**Work required:**
Print the records below exactly as they appear.

**Record excerpts:**
★ ★ ★ ★ ★

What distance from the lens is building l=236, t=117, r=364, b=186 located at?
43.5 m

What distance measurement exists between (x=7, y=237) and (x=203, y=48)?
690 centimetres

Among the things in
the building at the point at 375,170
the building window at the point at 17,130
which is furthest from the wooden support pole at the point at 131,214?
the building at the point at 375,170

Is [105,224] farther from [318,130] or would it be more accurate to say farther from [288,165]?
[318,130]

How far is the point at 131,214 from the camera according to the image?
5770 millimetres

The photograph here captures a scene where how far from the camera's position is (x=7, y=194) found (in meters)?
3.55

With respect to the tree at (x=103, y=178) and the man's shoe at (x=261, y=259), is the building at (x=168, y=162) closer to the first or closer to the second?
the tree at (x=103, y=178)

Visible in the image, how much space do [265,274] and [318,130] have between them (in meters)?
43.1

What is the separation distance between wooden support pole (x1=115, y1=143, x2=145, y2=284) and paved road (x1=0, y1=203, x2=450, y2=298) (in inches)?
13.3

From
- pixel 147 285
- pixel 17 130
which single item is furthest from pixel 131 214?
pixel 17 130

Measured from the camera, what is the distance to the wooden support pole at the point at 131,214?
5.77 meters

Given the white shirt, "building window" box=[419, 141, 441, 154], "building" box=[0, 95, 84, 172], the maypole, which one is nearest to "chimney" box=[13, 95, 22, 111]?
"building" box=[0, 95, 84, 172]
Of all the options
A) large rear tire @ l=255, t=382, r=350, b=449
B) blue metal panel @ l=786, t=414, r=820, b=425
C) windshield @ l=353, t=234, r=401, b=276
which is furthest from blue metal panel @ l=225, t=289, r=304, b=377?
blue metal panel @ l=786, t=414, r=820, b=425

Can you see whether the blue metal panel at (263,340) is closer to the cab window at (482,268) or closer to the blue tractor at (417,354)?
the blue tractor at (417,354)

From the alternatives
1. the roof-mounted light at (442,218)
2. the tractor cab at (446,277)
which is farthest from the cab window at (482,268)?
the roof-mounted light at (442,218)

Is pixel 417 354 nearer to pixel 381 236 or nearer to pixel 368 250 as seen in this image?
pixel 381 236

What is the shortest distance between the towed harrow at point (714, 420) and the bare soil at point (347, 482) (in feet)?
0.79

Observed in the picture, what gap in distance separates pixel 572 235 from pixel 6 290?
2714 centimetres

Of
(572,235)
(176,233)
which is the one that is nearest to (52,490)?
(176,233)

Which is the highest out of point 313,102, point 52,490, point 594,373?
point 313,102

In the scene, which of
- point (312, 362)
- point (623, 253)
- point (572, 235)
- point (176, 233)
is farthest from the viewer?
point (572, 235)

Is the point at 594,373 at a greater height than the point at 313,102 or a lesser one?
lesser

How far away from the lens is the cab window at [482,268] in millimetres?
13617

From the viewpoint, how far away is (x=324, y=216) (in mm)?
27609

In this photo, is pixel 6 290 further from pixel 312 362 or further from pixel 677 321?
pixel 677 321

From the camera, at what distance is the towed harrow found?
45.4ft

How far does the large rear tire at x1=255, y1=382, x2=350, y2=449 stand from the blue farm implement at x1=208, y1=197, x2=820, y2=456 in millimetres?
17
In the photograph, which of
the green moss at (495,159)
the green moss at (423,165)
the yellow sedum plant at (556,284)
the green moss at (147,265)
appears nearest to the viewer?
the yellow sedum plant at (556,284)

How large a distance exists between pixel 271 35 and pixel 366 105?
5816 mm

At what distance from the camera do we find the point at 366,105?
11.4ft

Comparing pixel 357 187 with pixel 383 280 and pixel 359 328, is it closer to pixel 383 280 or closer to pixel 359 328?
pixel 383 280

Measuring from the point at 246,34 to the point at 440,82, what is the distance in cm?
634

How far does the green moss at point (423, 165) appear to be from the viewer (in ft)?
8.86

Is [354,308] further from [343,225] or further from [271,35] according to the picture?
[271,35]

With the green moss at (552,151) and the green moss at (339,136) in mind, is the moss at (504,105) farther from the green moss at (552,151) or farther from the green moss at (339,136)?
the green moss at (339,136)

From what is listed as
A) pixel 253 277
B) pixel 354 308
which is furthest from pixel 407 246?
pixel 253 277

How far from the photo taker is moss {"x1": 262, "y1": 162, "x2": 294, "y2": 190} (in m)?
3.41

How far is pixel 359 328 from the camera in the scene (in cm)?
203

★ ★ ★ ★ ★

**Response to the task:**
What distance from the lens is building l=236, t=117, r=364, b=186 located at?
43.5 m

What distance measurement exists between (x=7, y=237) and (x=203, y=48)?
690 centimetres

Among the things in
the building at the point at 375,170
the building window at the point at 17,130
which is furthest from the wooden support pole at the point at 131,214?
the building at the point at 375,170

Is [105,224] farther from [318,130] or would it be more accurate to say farther from [288,165]?
[318,130]

How far is the point at 131,214 from the camera according to the image?
5770 millimetres

The photograph here captures a scene where how far from the camera's position is (x=7, y=194) found (in meters)?
3.55

With respect to the tree at (x=103, y=178) and the man's shoe at (x=261, y=259), is the building at (x=168, y=162) closer to the first or closer to the second?
the tree at (x=103, y=178)

Visible in the image, how much space do [265,274] and [318,130] have between them (in meters)?
43.1

What is the separation distance between wooden support pole (x1=115, y1=143, x2=145, y2=284) and paved road (x1=0, y1=203, x2=450, y2=298) (in inches)?
13.3

From
- pixel 147 285
- pixel 17 130
which single item is furthest from pixel 131 214?
pixel 17 130

Measured from the camera, what is the distance to the wooden support pole at the point at 131,214?
5.77 meters

Given the white shirt, "building window" box=[419, 141, 441, 154], "building" box=[0, 95, 84, 172], the maypole, which one is nearest to "chimney" box=[13, 95, 22, 111]?
"building" box=[0, 95, 84, 172]
Of all the options
A) large rear tire @ l=255, t=382, r=350, b=449
B) blue metal panel @ l=786, t=414, r=820, b=425
C) windshield @ l=353, t=234, r=401, b=276
which is furthest from blue metal panel @ l=225, t=289, r=304, b=377?
blue metal panel @ l=786, t=414, r=820, b=425

Can you see whether the blue metal panel at (263,340) is closer to the cab window at (482,268) or closer to the blue tractor at (417,354)?
the blue tractor at (417,354)

From the alternatives
1. the roof-mounted light at (442,218)
2. the tractor cab at (446,277)
which is farthest from the cab window at (482,268)?
the roof-mounted light at (442,218)

Is pixel 417 354 nearer to pixel 381 236 or nearer to pixel 368 250 as seen in this image?
pixel 381 236

What is the shortest distance between the towed harrow at point (714, 420) and the bare soil at point (347, 482) (in feet)?
0.79

Observed in the picture, what gap in distance separates pixel 572 235 from pixel 6 290?
2714 centimetres

Of
(572,235)
(176,233)
which is the one that is nearest to (52,490)?
(176,233)

Which is the highest out of point 313,102, point 52,490, point 594,373?
point 313,102

In the scene, which of
- point (312, 362)
- point (623, 253)
- point (572, 235)
- point (176, 233)
is farthest from the viewer?
point (572, 235)

Is the point at 594,373 at a greater height than the point at 313,102 or a lesser one?
lesser

How far away from the lens is the cab window at [482,268] in millimetres?
13617

From the viewpoint, how far away is (x=324, y=216) (in mm)?
27609

In this photo, is pixel 6 290 further from pixel 312 362 or further from pixel 677 321?
pixel 677 321

From the camera, at what distance is the towed harrow found?
45.4ft

How far does the large rear tire at x1=255, y1=382, x2=350, y2=449 stand from the blue farm implement at x1=208, y1=197, x2=820, y2=456 in millimetres?
17
In the photograph, which of
the green moss at (495,159)
the green moss at (423,165)
the yellow sedum plant at (556,284)
the green moss at (147,265)
appears nearest to the viewer?
the yellow sedum plant at (556,284)

How large a distance exists between pixel 271 35 and pixel 366 105?
5816 mm

At what distance from the camera do we find the point at 366,105?
11.4ft

Comparing pixel 357 187 with pixel 383 280 and pixel 359 328, is it closer to pixel 383 280 or closer to pixel 359 328?
pixel 383 280

Measuring from the point at 246,34 to the point at 440,82, what is the distance in cm?
634

How far does the green moss at point (423, 165) appear to be from the viewer (in ft)?
8.86

Is [354,308] further from [343,225] or further from [271,35] according to the picture?
[271,35]

With the green moss at (552,151) and the green moss at (339,136) in mind, is the moss at (504,105) farther from the green moss at (552,151) or farther from the green moss at (339,136)?
the green moss at (339,136)

From what is listed as
A) pixel 253 277
B) pixel 354 308
which is furthest from pixel 407 246?
pixel 253 277

How far from the photo taker is moss {"x1": 262, "y1": 162, "x2": 294, "y2": 190} (in m)?
3.41

How far is pixel 359 328 from the camera in the scene (in cm)?
203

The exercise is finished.